* _Work request_: Find every line below where the string "days" shows up, and copy those lines.

Dataset excerpts:
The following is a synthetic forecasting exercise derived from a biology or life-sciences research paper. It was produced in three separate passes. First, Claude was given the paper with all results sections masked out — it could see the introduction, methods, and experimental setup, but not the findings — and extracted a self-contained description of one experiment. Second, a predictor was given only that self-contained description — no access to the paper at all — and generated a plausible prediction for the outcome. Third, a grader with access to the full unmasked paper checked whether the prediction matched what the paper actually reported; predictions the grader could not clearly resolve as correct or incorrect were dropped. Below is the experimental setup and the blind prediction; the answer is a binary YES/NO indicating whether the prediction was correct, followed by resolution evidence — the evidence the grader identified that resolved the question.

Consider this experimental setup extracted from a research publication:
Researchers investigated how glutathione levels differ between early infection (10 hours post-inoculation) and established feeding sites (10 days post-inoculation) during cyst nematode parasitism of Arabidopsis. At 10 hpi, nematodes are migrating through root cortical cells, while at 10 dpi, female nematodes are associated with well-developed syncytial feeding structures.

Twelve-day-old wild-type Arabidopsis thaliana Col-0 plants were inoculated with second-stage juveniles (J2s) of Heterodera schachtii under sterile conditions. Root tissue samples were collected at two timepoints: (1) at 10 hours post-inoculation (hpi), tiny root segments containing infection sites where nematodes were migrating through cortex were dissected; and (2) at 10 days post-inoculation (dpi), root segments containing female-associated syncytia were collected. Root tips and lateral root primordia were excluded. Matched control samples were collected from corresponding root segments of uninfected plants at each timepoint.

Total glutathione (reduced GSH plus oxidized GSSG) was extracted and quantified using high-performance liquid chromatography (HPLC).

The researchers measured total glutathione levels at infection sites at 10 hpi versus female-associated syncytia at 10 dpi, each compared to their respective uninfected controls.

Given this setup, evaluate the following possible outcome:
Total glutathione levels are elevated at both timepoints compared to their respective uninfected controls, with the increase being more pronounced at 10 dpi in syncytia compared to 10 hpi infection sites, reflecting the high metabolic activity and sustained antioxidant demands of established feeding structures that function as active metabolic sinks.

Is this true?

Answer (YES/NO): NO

* * *

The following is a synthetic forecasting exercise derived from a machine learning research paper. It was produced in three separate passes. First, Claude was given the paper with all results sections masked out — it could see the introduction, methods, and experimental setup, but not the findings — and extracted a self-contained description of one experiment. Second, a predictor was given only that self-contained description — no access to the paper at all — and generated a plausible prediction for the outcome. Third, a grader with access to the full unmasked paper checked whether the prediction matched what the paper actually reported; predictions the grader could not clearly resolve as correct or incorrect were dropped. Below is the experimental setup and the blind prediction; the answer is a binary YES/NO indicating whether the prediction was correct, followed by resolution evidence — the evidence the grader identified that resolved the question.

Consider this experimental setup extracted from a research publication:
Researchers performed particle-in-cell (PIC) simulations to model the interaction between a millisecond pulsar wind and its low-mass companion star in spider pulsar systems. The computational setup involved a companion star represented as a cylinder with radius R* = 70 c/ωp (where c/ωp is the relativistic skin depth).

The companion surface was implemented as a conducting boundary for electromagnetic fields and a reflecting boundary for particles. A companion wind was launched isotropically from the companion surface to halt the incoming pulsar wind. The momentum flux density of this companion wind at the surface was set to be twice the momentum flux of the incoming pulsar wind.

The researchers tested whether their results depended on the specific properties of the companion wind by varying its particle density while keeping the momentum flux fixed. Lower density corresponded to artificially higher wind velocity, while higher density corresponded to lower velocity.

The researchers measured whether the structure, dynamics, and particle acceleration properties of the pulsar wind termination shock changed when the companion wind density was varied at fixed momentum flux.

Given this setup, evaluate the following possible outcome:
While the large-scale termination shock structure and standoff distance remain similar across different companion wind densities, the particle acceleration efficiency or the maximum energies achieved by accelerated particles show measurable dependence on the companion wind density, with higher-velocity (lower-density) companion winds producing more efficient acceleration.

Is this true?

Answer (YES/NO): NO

* _Final answer_:
Researchers investigated how glutathione levels differ between early infection (10 hours post-inoculation) and established feeding sites (10 days post-inoculation) during cyst nematode parasitism of Arabidopsis. At 10 hpi, nematodes are migrating through root cortical cells, while at 10 dpi, female nematodes are associated with well-developed syncytial feeding structures.
Twelve-day-old wild-type Arabidopsis thaliana Col-0 plants were inoculated with second-stage juveniles (J2s) of Heterodera schachtii under sterile conditions. Root tissue samples were collected at two timepoints: (1) at 10 hours post-inoculation (hpi), tiny root segments containing infection sites where nematodes were migrating through cortex were dissected; and (2) at 10 days post-inoculation (dpi), root segments containing female-associated syncytia were collected. Root tips and lateral root primordia were excluded. Matched control samples were collected from corresponding root segments of uninfected plants at each timepoint.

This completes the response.